Robert Francis Prevost es elegido Papa y adopta el nombre de León XIV: el primer pontífice estadounidense

CIUDAD DEL VATICANO.- Este jueves 8 de mayo de 2025, la Iglesia Católica vivió un hecho histórico con la elección del cardenal estadounidense Robert Francis Prevost como el nuevo Papa, quien asumirá el nombre de León XIV, convirtiéndose en el primer pontífice originario de Estados Unidos.
La elección fue anunciada tras el tradicional humo blanco que apareció a las 18:07 horas de Roma, marcando el fin del cónclave de 133 cardenales procedentes de 71 países. El cardenal protodiácono, Dominique Mamberti, pronunció la icónica frase: “Habemus Papam”, para después revelar el nombre del nuevo líder de la Iglesia Católica.
Una vida entre EE.UU., Roma y América Latina
Robert Francis Prevost nació el 14 de septiembre de 1955 en Chicago, Illinois. Hijo de padre francés-italiano y madre de raíces españolas, ingresó a la Orden de San Agustín en 1977 y dedicó gran parte de su trayectoria al trabajo misionero en Perú, particularmente en las regiones de Chulucanas y Trujillo.
Con estudios en Matemáticas, Teología y un doctorado en Derecho Canónico en Roma, Prevost ha ocupado cargos relevantes dentro de la Curia. En 2023 fue nombrado prefecto del Dicasterio para los Obispos y presidente de la Pontificia Comisión para América Latina, cargos desde los que influenció directamente en las designaciones episcopales a nivel mundial.

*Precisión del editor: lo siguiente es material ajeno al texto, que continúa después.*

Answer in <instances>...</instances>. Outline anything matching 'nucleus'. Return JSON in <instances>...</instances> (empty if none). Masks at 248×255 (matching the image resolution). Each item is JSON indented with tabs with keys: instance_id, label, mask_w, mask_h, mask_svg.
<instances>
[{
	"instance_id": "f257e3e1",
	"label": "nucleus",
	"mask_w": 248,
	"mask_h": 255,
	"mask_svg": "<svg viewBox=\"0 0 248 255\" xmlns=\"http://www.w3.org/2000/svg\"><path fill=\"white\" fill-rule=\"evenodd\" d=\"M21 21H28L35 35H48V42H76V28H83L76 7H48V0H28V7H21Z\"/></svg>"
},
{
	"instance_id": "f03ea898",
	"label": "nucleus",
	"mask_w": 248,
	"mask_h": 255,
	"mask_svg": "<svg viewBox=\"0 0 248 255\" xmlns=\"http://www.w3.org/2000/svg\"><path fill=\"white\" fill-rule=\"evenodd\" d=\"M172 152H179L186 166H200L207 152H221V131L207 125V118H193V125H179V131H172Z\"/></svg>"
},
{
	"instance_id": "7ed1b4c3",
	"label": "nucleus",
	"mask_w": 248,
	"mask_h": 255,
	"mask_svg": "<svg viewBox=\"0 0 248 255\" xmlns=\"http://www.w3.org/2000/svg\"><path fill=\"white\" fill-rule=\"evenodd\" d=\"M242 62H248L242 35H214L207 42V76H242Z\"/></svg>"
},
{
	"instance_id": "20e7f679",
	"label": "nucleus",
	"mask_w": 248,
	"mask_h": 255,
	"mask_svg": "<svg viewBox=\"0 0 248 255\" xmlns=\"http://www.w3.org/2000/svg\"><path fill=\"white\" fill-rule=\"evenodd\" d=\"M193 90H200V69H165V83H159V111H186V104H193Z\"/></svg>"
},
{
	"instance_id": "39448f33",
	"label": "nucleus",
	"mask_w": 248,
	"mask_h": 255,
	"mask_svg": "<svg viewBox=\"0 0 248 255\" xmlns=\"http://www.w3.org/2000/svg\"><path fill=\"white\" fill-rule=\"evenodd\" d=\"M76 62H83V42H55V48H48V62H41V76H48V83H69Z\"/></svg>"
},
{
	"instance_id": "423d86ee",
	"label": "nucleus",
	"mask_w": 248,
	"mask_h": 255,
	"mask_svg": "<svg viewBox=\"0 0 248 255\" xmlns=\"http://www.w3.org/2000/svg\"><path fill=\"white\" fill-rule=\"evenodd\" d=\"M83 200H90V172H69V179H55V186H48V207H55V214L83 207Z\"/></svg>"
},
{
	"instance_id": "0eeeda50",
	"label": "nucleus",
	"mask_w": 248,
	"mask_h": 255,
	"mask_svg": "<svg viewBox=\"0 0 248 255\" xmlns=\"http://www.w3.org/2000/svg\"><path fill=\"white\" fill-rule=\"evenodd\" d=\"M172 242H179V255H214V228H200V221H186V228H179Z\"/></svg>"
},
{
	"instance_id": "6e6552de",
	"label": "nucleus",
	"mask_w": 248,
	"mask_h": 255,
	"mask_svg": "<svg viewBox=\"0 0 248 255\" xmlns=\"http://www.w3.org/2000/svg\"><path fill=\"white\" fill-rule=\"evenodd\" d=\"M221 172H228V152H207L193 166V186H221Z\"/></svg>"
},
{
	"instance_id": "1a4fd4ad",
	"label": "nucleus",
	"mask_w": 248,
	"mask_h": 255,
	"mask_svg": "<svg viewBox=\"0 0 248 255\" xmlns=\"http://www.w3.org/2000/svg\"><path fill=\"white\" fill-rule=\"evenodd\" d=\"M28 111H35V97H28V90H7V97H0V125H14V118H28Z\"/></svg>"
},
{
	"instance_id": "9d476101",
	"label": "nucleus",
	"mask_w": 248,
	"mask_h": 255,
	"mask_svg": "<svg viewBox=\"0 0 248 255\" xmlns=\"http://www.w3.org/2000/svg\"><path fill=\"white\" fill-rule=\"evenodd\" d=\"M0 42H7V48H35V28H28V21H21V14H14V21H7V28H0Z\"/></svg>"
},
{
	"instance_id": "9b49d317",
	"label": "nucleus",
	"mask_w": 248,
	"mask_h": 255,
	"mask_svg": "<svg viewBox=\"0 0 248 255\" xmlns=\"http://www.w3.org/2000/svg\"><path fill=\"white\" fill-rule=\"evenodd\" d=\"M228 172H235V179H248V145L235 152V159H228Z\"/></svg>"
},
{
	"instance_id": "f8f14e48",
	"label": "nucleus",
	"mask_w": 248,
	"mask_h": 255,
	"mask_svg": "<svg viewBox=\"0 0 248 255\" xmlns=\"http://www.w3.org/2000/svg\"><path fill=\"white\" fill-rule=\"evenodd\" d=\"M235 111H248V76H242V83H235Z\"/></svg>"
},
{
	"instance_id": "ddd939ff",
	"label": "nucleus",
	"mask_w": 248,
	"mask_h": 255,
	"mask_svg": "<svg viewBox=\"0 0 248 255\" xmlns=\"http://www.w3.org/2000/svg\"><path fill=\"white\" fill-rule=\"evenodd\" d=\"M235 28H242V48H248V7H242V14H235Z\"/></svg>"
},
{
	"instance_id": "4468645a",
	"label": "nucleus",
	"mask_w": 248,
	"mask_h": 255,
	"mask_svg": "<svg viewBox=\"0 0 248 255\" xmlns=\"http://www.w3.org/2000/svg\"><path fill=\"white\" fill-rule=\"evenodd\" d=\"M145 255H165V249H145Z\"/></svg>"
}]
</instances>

Sus primeras palabras como líder de la Iglesia
Desde el balcón de la Basílica de San Pedro, el ahora Papa León XIV dirigió un mensaje claro y esperanzador al mundo:
“El mal no prevalecerá. Todos estamos en manos de Dios, por lo tanto, sin miedo, unidos, de la mano de Dios y entre nosotros avancemos hacia adelante.”
El nuevo Papa es reconocido por su cercanía con las causas sociales, su experiencia en América Latina y su perfil humilde, características que reflejan la continuidad con el pontificado de su predecesor, el Papa Francisco.
Una nueva etapa para la Iglesia
La elección de León XIV marca el inicio de una nueva etapa para la Iglesia Católica, en un contexto global complejo y con grandes desafíos. Su liderazgo promete seguir impulsando una Iglesia más cercana, comprometida con los marginados y abierta al diálogo intercontinental.